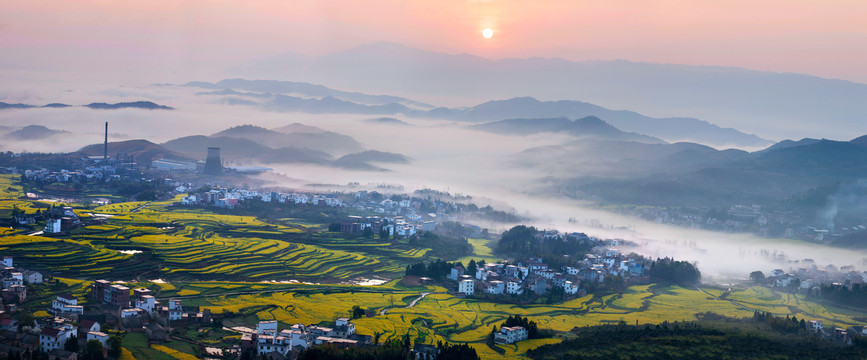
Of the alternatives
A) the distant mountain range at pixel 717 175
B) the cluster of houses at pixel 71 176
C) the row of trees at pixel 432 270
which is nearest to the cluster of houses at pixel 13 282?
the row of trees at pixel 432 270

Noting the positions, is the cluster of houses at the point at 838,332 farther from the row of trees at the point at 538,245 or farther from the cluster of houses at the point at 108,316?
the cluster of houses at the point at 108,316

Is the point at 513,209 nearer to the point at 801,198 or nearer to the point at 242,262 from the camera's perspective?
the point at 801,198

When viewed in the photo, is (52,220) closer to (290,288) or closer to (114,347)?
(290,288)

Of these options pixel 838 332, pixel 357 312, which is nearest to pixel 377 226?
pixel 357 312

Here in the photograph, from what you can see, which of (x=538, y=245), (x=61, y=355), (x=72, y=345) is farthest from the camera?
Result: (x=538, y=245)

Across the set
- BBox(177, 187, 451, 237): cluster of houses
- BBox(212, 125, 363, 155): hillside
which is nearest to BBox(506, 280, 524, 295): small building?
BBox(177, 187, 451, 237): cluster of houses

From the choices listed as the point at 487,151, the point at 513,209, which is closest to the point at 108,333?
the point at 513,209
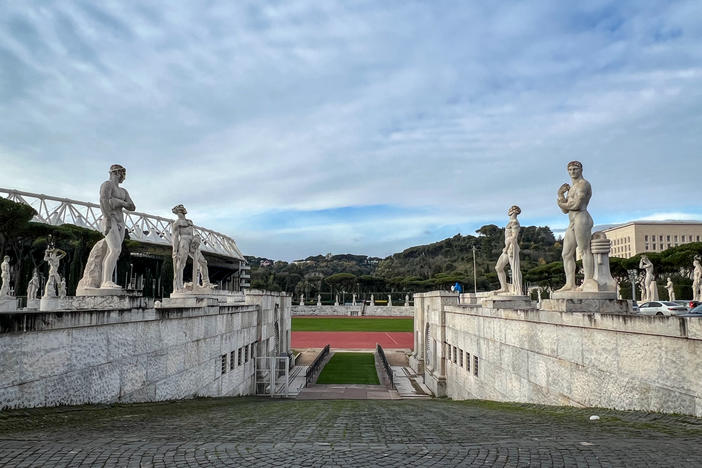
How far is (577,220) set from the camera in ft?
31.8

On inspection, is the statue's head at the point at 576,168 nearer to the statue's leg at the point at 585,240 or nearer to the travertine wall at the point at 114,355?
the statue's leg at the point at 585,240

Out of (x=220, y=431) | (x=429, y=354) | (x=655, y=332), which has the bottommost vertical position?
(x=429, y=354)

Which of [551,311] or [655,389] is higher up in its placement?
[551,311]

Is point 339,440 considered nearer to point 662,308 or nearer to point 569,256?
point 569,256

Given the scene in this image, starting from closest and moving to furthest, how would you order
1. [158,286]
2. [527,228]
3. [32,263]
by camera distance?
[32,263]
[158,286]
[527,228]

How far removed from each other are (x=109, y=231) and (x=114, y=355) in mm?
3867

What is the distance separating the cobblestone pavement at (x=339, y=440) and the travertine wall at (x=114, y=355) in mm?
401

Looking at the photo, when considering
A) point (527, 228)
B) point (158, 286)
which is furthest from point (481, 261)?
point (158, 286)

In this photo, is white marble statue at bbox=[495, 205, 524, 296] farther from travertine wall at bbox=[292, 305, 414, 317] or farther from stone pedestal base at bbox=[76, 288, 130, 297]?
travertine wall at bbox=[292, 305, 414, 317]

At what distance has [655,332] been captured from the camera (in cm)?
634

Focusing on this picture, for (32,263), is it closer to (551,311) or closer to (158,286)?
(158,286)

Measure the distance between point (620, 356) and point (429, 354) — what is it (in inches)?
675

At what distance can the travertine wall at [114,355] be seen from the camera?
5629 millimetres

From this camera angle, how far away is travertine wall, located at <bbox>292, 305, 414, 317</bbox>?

_ _ _ _

◆ **Short task**
Rewrite the listing from the line with "What is the" up to and including the line with "5629 millimetres", putting "stone paving" in place of "cobblestone pavement" and leaving everything else unchanged.

◆ **Task result**
What is the distance separating the stone paving at (x=339, y=440) and the travertine wall at (x=114, y=355) in mm?
401

Looking at the photo, when considering
A) point (527, 228)
B) point (158, 286)
which is furthest from point (481, 261)?
point (158, 286)

In this photo, is white marble statue at bbox=[495, 205, 524, 296] farther from travertine wall at bbox=[292, 305, 414, 317] or farther from stone pedestal base at bbox=[76, 288, 130, 297]?
travertine wall at bbox=[292, 305, 414, 317]

At what distance has [655,332] been captured from the camera (in cm)?
634

Focusing on this picture, for (32,263), is it closer to (551,311) or closer to (158,286)?
(158,286)

Measure the distance between point (620, 356) and point (429, 354) — what is it (in inches)?
675

At what distance can the travertine wall at [114,355] be seen from the camera?
5629 millimetres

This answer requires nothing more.